Personal hygiene and cleanliness would have been the highest priority for Imam Haron, as it was for Biko too. For Imam Haron, with ablution as a condition for prayer, this went beyond the personal. Deprivation, whether sensory, food or physical contact, is a technique of torture.
Biko and political prisoners generally in apartheid South Africa were subjected to such inhumane treatment that even if it did not produce the information the security police sought through torture, it was intended to permanently physically and psychologically scar detainees. By 1986, the number of political detainees known to have died in detention stood at 68.
In the Imam Haron inquest, the court asked former political prisoners Robert Wilcox, Yousuf Gabru, Jeremy Cronin, Stephanie Kemp and Shirley Gunn if they were physically harmed. Conditions for torture are that it must result in severe mental and physical suffering, be inflicted intentionally, and be committed by or with the consent or acquiescence of a public official.
The security police, district surgeons and magistrates, are all public officials. From the testimonies of political prisoners, it was clear they all endured physical and mental suffering, that it was inflicted intentionally, and that these public officials delighted in witnessing their victims suffering this pain.
On the stand on days six and seven of the inquest (November 14 15), the only living police officer that had contact with Imam Haron presented his testimony.
Retired with the rank of captain, Johan Burger presented himself as someone who expressed concern about Imam Haron’s well-being. He even shed some tears as he felt the loss of a geestelike persoon (spiritual man) with whom he shared brief chats about family and sport.
He informed the court that when presented, only in 2020, with the diagrams indicating the bruises on Imam’s body, he was shocked and said that Imam was gemartel.
I wondered whether the court and Burger realised the double-meaning of the Afrikaans word gemartel. Burger probably meant ‘tortured’ but it can also mean ‘martyred’, and in Arabic Shaheed; a term of great significance in Islam and often used as a prefix. Hence the Cape Muslim community use this honorific – Ash Shaheed Imam Abdullah Haron.
When probed about whether he saw the Imam ever washing or if there were washing facilities for prisoners at a police precinct at which he worked, Burger’s memory started to evade him. Prisoners are watched whilst washing or showering as this is an opportunity for police to see if any weapons or incriminating materials are concealed. Burger would not have had to wait for a 50-year-old sketch of bruises on Imam’s body to be moved to tears. He would have seen the bruises then, in those remaining hours of the life of the Imam.
Burger claims to have reported the Imam looking fatigued and sluggish in his walk. Still, his attitude was generally one of not getting too involved with political prisoners in the hands of the much-feared security police.

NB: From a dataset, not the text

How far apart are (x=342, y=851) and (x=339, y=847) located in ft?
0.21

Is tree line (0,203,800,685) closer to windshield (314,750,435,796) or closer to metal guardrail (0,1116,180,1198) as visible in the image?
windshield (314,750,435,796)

When asked about the notoriety of the security police and particularly Captain JP Spyker van Wyk, he became evasive and even accused the Haron family lawyer, Advocate Howard Varney, of threatening him.
Burger was awarded a medal for fighting terrorism by the apartheid police. One is left to wonder if this award was for inflicting any severe mental or physical pain on any common law or political prisoner intentionally.